*Parts of the exercise*:
1) In the blog post, which station did the writer stagger home from at about 4am?
2) Repeat the blog post word for word, starting at "Evil alcohol. That’s" and ending at "have left behind.".

I can’t believe how scathing that last (or should I say, first) post was. I hope I haven’t offended anybody. I’ve just got this incredible anger against the world. No, I’m not a psychopath, I just have the flu and you know how illness tends to make you all indignant. One almost hates the world when one is sick, don’t you find? One resents the world for unjustly thrusting fever upon oneself. Sigh, such a shame, I was feeling great on monday, I was really happy to be back. It was great seeing everyone here again, though I missed Angela and apparently not one but TWO of my lectors have died over the holiday. It’s a very cold winter indeed, and I lie sick and destitute, and in my attempt to rid myself of those lingering paroxysms of regret, I have enamored myself with even more, far worse guilt, but I don’t want to talk about it. Plenty of fluids should sort it out, mind, plenty of liquor. I think I’m going to quit drinking for a while, I can never remain in control of my own stupidity when I’m drunk. The other night, and it pains me to confess it, but I went out to Liquid Lounge and almost spent the night with this woman. In my intoxicated state, I thought she looked like Audrey Hepburn from Breakfast at Tiffany’s. Seeing her the next day, she was FREAKIN HEINOUS!!! I slammed my keys down on the bar and announced that I wouldn’t be needing them till tomorrow, and my friend just looked at me, looked at her, shook his head, and slapped me. I have never been happier to be slapped, it reminded me what the hell I was doing. Then, now this is truly terrible, I staggered home from King’s Cross Thameslink and into my Hall at about 4am. I was struggling to get some Marlboro out of the stingy vending machine, when a familiar face from my all-male hall offered to help me. As he reached over to get the pack out of the machine… actually, I’m not going to talk about this. Suffice it to say I shall be on my guard about coming home drunk again.

Evil alcohol. That’s what pot exists for. It’s there so you can get high with dignity. I feel quite refined with a reefer, sophisticated with a spliff, dour with a doobie, et cetera et cetera. I’ve reached the point where I no longer know whether I should be in Brunei or London. I like it here, but I feel twinges of longing for that which I have left behind.

*Data section*:
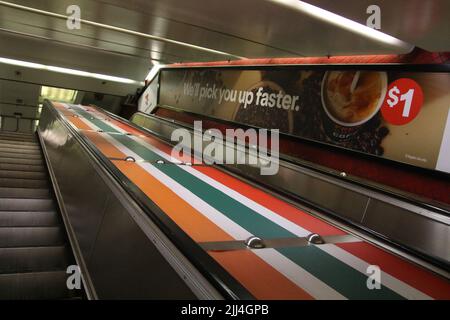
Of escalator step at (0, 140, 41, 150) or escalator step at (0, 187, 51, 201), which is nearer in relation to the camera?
escalator step at (0, 187, 51, 201)

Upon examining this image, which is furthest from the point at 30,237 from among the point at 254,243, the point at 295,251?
the point at 295,251

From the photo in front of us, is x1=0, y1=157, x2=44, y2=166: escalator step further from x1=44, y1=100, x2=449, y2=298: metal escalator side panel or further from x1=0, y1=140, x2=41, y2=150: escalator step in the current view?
x1=44, y1=100, x2=449, y2=298: metal escalator side panel

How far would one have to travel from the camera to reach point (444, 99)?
3916 millimetres

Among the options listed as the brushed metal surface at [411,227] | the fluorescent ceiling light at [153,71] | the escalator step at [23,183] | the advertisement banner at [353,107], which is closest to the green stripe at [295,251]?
the brushed metal surface at [411,227]

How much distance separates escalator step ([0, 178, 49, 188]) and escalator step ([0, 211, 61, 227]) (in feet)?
3.32

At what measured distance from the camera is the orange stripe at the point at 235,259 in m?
1.59

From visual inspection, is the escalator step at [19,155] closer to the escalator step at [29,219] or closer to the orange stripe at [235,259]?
the escalator step at [29,219]

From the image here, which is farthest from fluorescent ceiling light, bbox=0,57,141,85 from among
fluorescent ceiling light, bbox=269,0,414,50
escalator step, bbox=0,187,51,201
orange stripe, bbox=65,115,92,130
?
fluorescent ceiling light, bbox=269,0,414,50

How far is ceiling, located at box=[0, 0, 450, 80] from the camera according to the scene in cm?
323

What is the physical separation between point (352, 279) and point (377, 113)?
326cm

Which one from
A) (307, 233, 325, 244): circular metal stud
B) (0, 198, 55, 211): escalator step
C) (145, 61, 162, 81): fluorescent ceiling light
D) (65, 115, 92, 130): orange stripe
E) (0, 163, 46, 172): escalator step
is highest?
(145, 61, 162, 81): fluorescent ceiling light

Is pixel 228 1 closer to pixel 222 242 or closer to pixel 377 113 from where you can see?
pixel 377 113

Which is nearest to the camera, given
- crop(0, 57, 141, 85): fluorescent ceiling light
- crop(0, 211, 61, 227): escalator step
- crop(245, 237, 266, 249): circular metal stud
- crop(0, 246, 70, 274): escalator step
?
crop(245, 237, 266, 249): circular metal stud

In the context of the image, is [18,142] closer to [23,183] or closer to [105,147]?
[23,183]
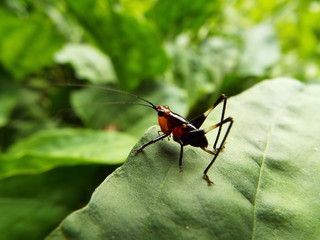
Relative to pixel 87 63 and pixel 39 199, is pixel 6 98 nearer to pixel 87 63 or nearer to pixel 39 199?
pixel 87 63

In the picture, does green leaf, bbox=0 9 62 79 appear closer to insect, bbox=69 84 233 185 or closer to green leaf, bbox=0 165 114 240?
green leaf, bbox=0 165 114 240

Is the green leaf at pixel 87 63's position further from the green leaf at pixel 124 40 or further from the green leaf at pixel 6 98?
the green leaf at pixel 6 98

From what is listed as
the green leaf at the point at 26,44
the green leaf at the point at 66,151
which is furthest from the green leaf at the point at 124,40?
the green leaf at the point at 66,151

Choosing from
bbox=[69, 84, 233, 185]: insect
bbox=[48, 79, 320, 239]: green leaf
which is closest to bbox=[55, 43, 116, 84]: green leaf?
bbox=[69, 84, 233, 185]: insect

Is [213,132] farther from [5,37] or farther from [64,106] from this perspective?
[5,37]

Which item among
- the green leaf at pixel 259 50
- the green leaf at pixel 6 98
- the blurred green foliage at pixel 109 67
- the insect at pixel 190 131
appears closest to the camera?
the insect at pixel 190 131

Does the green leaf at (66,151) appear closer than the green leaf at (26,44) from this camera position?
Yes

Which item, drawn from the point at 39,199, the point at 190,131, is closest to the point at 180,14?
the point at 190,131

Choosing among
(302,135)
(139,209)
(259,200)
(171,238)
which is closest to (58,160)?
(139,209)

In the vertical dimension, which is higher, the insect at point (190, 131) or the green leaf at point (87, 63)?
the green leaf at point (87, 63)
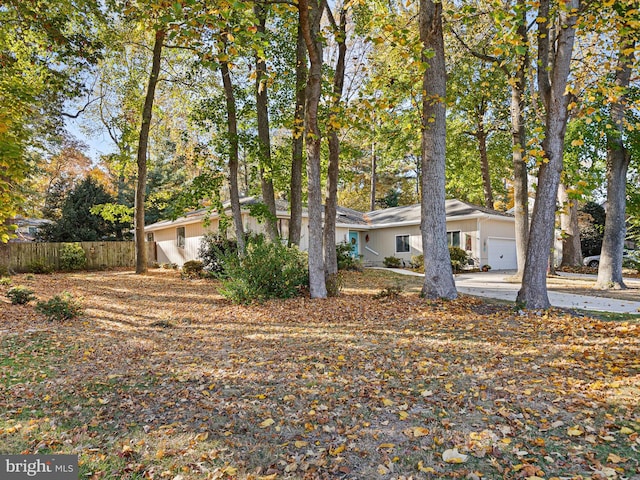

*Task-by-task outputs*:
1) King's Cross Thameslink

2)
Evil alcohol. That’s what pot exists for. It’s there so you can get high with dignity. I feel quite refined with a reefer, sophisticated with a spliff, dour with a doobie, et cetera et cetera. I’ve reached the point where I no longer know whether I should be in Brunei or London. I like it here, but I feel twinges of longing for that which I have left behind.